*** Available data ***

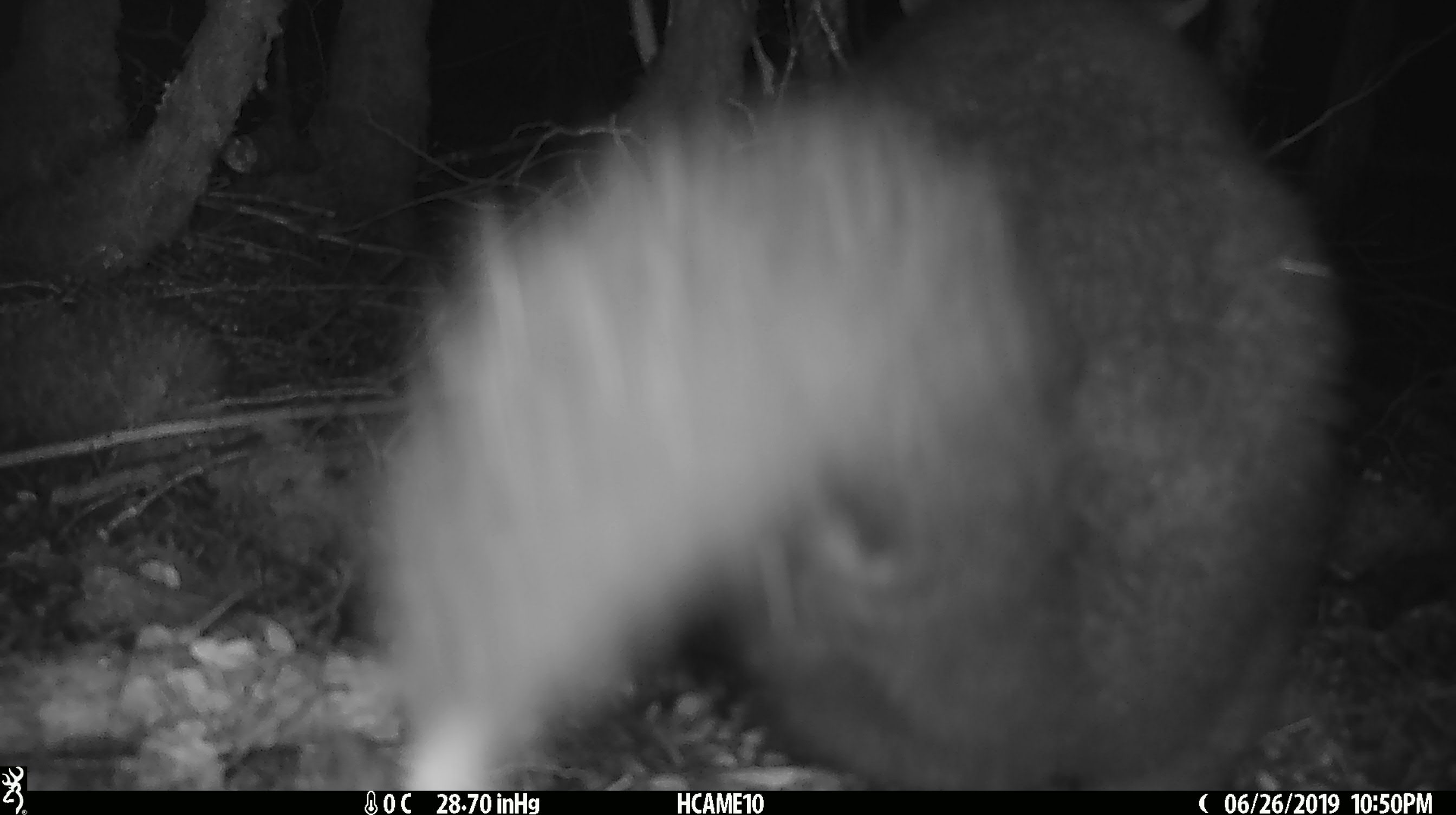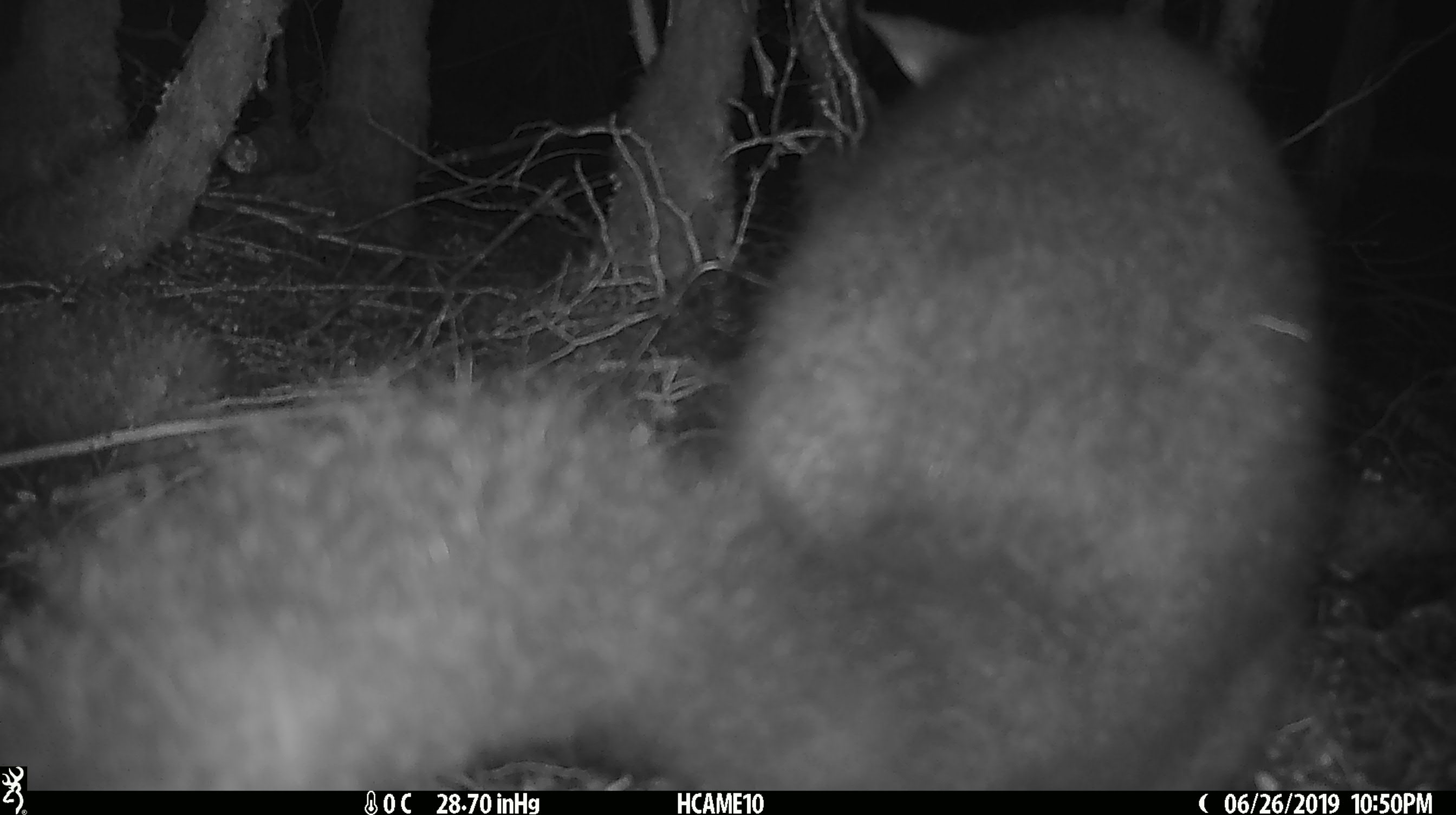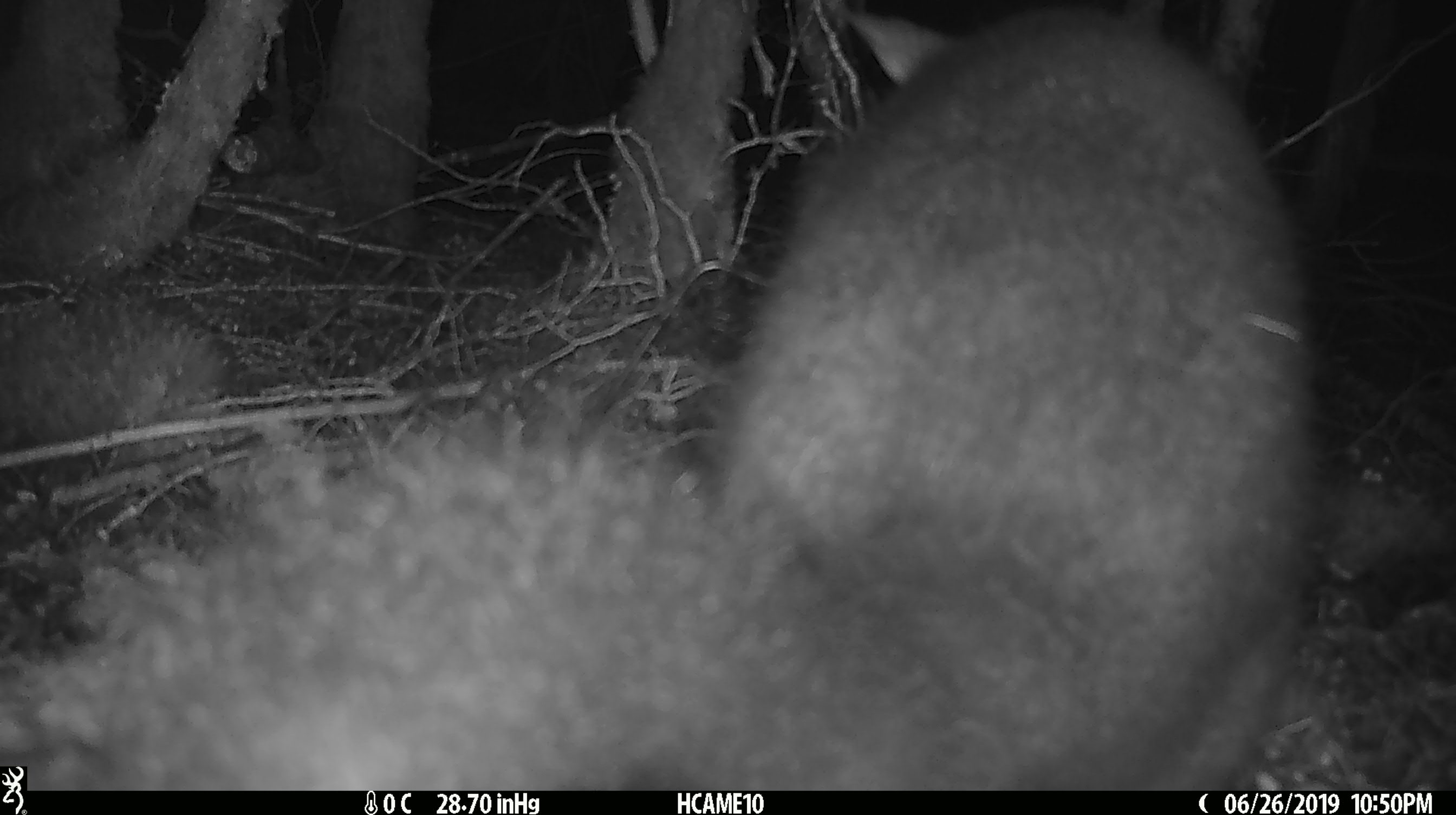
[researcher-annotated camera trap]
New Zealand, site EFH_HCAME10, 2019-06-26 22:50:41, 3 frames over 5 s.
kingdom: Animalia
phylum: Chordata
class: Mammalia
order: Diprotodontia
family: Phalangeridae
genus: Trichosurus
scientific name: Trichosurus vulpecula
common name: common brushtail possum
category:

*** End of Available data ***

Work item:
The result consists of the line with "order: Diprotodontia" through the last line of the entries above, repeated exactly and with nothing else.

Output for this exercise:
order: Diprotodontia
family: Phalangeridae
genus: Trichosurus
scientific name: Trichosurus vulpecula
common name: common brushtail possum
category:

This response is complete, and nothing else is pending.